Sometimes nothing is ever too dark to laugh at.
With hindsight, fear of sexual annihilation was what made me a fleeting victim of Gollum. And fear of sexual rejection is another of the four primary causes of negative self-image among disabled women. That was another of those real No shit, Sherlock statements. If, when you were able-bodied, you never felt supremely attractive, then you can imagine that when you become profoundly disabled you’re beaten before you start. No surprise there at all. A young woman, who had been disabled since she was ten, told me she had been stopped in the street by men who said, ‘It’s such a shame you’re in that thing, you’re beautiful.’ The first few times she smiled sweetly and thanked them but now she ignored them. She was twenty-six and soon to qualify as a lawyer – an attempt to regain some of the status her disability had stripped from her. Poignantly, she said she had never been desired or kissed – ‘damaged goods indeed’. Compared to her, I realised just how lucky I was.
In the spinal unit, rightly however, they took sex very seriously and were much more grown-up about it than we were prepared, or capable, of being in the immediate aftermath of our injuries. There were specialist out-patient fertility clinics for longer-term paralysed people. For us, as raw in-patients, just beginning our new life, there were education sessions on sex with a body which didn’t move. Men and women separately.

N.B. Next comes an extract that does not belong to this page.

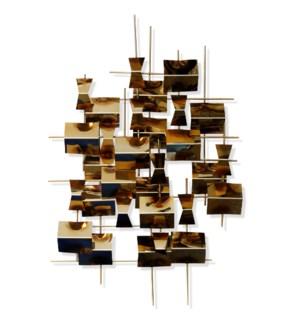 COPPER REFLECTION   Metal Wall Sculpture   25in w X 37in ht X 4in d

‘It is,’ said the nurse in charge, a no-nonsense blonde, ‘perfectly possible to regain your sex life after a spinal injury.’
Peony, sixteen going on thirty-six and more knowing about sex than most of us put together, rolled her eyes. She’d dived into the shallow end of a swimming pool in Spain and broken her neck.

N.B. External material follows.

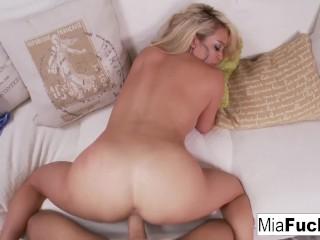 Mia gets her pussy fucked hard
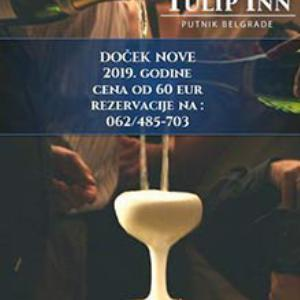 Hotel Tulip Inn Nova godina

‘And paralysis does not affect fertility in women, so you must be aware and use contraception accordingly.’
There was me, in my fifties, and Periwinkle, who was older and had a disabled husband. Daffodil, forty-something, who had been injured in a car crash. Foxglove was a young woman who had come off a motorbike. We kept polite faces, refrained from scoffing. It was all true. Spinal injury does not affect pregnancy: lots of par
alysed young women have babies and that’s a fabulous thing. Generally, carrying a baby is easier every way if you’re paraplegic rather than tetraplegic, less risk to your body. Given the extra physical complications of a high neck break, having a baby would be much more problematic. Once, I was contacted by an able-bodied man who said he was, as far as he knew, the only child born of two tetraplegic parents. And there was no doubt the subject held dark curiosity for many people, not just us. Later I met a woman who had broken her neck and become friendly in the spinal unit with a similarly tetraplegic man who made video porn films. He tried to persuade her to make a film together, her hoisted on top of him. ‘We’d make a fortune,’ he advised her. ‘People pay big money for that sort of thing.’

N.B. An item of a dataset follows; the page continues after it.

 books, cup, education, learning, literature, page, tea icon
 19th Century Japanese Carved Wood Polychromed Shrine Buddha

When it came to the mechanics of sex for paralysed women, complete injuries were to be much favoured over incomplete, because of those soft and floppy legs. The intrinsic physical difficulties for people like me were what utterly defeated and therefore amused me. My legs were heavy and most of the time rigid with spasm. My adductor muscles clamped my knees together with a force that would delight the most demanding nun in a convent school. I was as unmanoeuvrable as your average second-row forward in a provincial rugby team – and, let’s face it, about as alluring. I even had the same hairy legs because I couldn’t reach them to shave. To get my knees apart would require a heavy-duty car jack. If making love was best suited to soft, supple, sensual, giving, eager limbs, then I was in the wrong movie.